A Conversation with Arthur C. Clarke (1999) - samclemens
http://www.nytimes.com/1999/10/26/science/conversation-with-arthur-c-clarke-author-s-space-odyssey-his-stay-chelsea.html?pagewanted=all
======
fractallyte
Like Asimov, Clarke was one of the giants of science fiction. I'm surprised
there isn't more discussion of _his_ contributions to the evolution and
perception of modern technology.

From communications satellites (the geosynchronous 'Clarke orbit' is named
after him) to encrypted smartphones (described vividly in Imperial Earth), to
space elevators (The Fountains of Paradise) - he introduced so many ideas that
are now regarded as unremarkable. (I remember being attacked and ridiculed in
high school when I brought up the preposterous subject of space elevators...)
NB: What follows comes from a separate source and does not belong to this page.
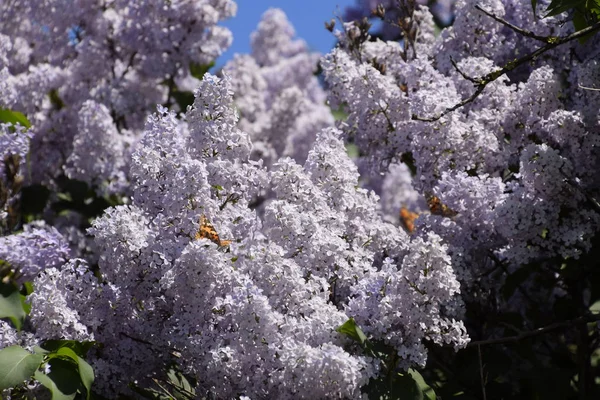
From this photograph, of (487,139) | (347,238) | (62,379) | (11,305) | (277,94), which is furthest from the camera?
(277,94)

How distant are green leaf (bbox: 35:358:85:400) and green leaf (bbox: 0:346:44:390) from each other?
0.15ft

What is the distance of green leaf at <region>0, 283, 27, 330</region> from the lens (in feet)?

His writing was more stylistic than Asimov's, and while not as prolific, his
novels and scientific writing were equally inspiring. Clarke had a poetic,
fantastical side, revealed in stories like 'The Lion of Comarre' and 'Against
the Fall of Night'; relating visions of vast vistas of space and time
(reminiscent of Olaf Stapledon), but also with a subtle discontent and
yearning in the protagonists. I fear much of this subtlety is lost among
modern readers, but it shouldn't be - so many of us suffer from that same
malady!

Clarke and Asimov were great frenemies, and their exchanges were hilarious.
They both had gigantic egos! And I just now realized a way to characterize
their literary personalities: Asimov resided in temperate New York City, while
Clarke had his home in tropical Sri Lanka. But the historic names of that
place - Ceylon, Serendip and Taprobane - were even more exotic and evocative,
just like the best of Clarke.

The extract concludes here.